What the task requires:
Copy the items below with every "shrub" swapped for "bush" and nothing else changed. Leave the pictures out.

-- Start of Records for this exercise --

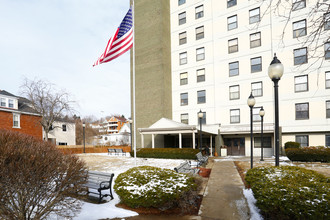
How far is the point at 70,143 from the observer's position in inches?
1703

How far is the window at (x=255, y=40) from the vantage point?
24.7 m

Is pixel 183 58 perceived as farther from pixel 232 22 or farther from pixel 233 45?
pixel 232 22

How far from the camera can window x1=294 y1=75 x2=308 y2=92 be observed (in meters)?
22.1

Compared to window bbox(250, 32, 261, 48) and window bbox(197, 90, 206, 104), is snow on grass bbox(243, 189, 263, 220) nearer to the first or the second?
window bbox(197, 90, 206, 104)

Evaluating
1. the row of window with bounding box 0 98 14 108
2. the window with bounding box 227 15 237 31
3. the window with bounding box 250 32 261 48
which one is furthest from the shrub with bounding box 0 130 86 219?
the row of window with bounding box 0 98 14 108

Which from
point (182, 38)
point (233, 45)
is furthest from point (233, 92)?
point (182, 38)

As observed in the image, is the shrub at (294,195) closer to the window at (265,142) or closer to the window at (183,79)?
the window at (265,142)

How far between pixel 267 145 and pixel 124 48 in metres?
21.4

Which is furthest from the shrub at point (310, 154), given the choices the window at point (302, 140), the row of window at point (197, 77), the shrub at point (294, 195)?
the row of window at point (197, 77)

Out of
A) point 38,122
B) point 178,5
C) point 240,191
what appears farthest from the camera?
point 38,122

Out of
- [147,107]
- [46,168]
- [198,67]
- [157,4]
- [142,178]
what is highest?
[157,4]

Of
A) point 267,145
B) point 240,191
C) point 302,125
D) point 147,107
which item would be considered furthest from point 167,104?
point 240,191

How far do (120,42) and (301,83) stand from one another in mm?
20630

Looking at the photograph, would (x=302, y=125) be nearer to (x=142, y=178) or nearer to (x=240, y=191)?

-- End of Records for this exercise --

Task output:
How far is the point at 70,143 from the observer's position in inches?
1703

How far is the window at (x=255, y=40) from the vantage point?
24.7 m

Is pixel 183 58 perceived as farther from pixel 232 22 or farther from pixel 233 45?
pixel 232 22

How far from the camera can window x1=294 y1=75 x2=308 y2=92 be observed (in meters)?
22.1

Compared to window bbox(250, 32, 261, 48) and window bbox(197, 90, 206, 104), is snow on grass bbox(243, 189, 263, 220) nearer to the first or the second?
window bbox(197, 90, 206, 104)

Evaluating
1. the row of window with bounding box 0 98 14 108
2. the window with bounding box 227 15 237 31
3. the window with bounding box 250 32 261 48
which one is furthest from the bush with bounding box 0 130 86 219?
the row of window with bounding box 0 98 14 108

Which from
point (182, 38)
point (233, 45)
is furthest from point (233, 92)?
point (182, 38)

As observed in the image, is the bush at (294,195) closer to the window at (265,142) or closer to the window at (183,79)?
the window at (265,142)

How far between pixel 267 145 and pixel 124 48 in metres?
21.4

Which is furthest from the bush at point (310, 154), given the choices the window at point (302, 140), the row of window at point (197, 77), the bush at point (294, 195)?
the row of window at point (197, 77)

Out of
A) point 38,122
B) point 178,5
C) point 240,191
what appears farthest from the camera?
point 38,122

Out of
- [147,107]
- [46,168]
- [198,67]
- [157,4]
- [142,178]
what is highest?
[157,4]

Of
A) point 267,145
B) point 240,191
C) point 302,125
D) point 147,107
which item would be considered furthest from point 167,104?
point 240,191

How far do (120,42) and (301,83) stand from one another in mm?
20630

Looking at the photograph, would (x=302, y=125) be nearer to (x=142, y=178) or nearer to (x=240, y=191)?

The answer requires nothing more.